My father believes it stems from my premature attempt at toddler free-soloing during a trip to Lake Powell, which left me perched on a ledge well below the top of the sandstone escarpment but above a 50-100 ft clean drop into deep water. The exposure was bad enough that he was scared down climbing to me and he had nightmares for a while after the rescue. No one had any idea how I had gotten in such a precarious position, and if it hadn’t been for luck and a passing motorboat seeing me & reporting me to my parents, who knows what would have happened?
As a child I would freak out and cry when we would be driving on a road alongside a steep drop (like the ones along roadsides in Great Basin National Park), though airplanes didn’t scare me unless we were taking off or landing. Technically it wasn’t heights that scared me – it was ‘exposure’. Airplanes were manageable, but nothing was more terrifying to me than the idea of being out on a big open face with a view straight down the fall line. No one would have expected me to get into mountaineering, rock climbing, or, especially, big wall climbing.
During a winter descent into a canyon in the San Rafael Swell as a Boy Scout, we had to rappel to get past cliffs and snow covered slabs. It was there that I first realized that when I was connected into a safety system, although I was still frightened, I could take that fear and ‘set it aside’, so to speak, and focus on the task at hand. This allowed me to get into rock climbing, though I still have moments atop some climbs when I’m unroped in exposed terrain where I act, as my late friend Brent Haick put it, “Like a cat stuck in a tree.”

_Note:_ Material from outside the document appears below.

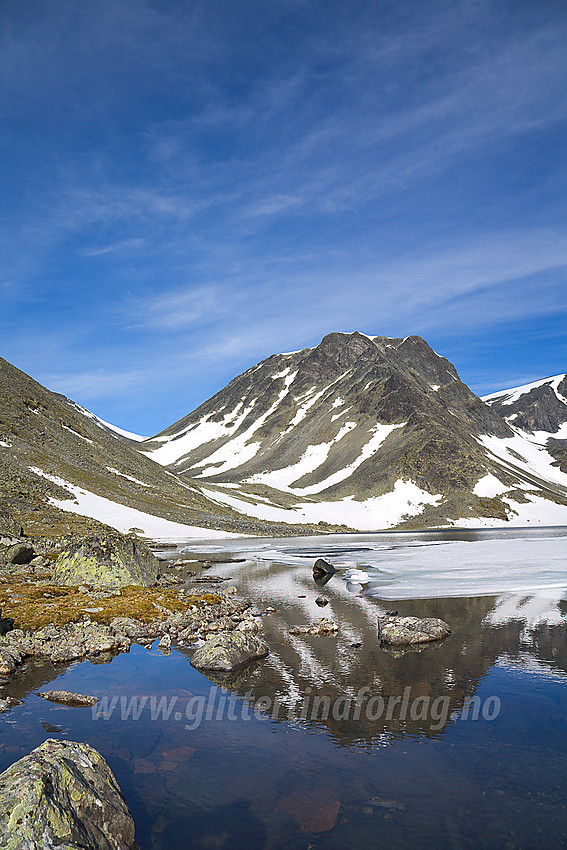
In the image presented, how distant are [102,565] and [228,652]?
2273 centimetres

In high school I started climbing outdoors and the summer of 2002 just before I left for college I followed my first multi-pitch trad climb on Outside Corner (5.7, 3P) on JHCOB Wall with my climbing partner, Gary. At that time I was aware of Lost Arrow Spire (LAS) and Gary was an old-timer from Yosemite who told me on this trad climb that he had done the LAS Tip in his younger years and that it was a stellar climb. It sounded like the last thing I would EVER want to do.
My experience on Outside Corner was similar to that when following multi-pitch climbs for years to come. I could will myself into action, but even with a nice ledge to sit on and a 3-piece equalized anchor built on bomber pro, if I felt exposed I could never relax. There was always an underlying feeling of terror that left me uneasy even as I tried to logically put such worries aside and enjoy myself. The idea of a hanging belay TERRIFIED ME. I made several weak attempts to get into lead climbing, but I never got beyond the point of leading 5.5 confidently and 5.6 only if I could see the pitch first. Oddly I was fine in corners and on ridges, but big open faces left me feeling very exposed.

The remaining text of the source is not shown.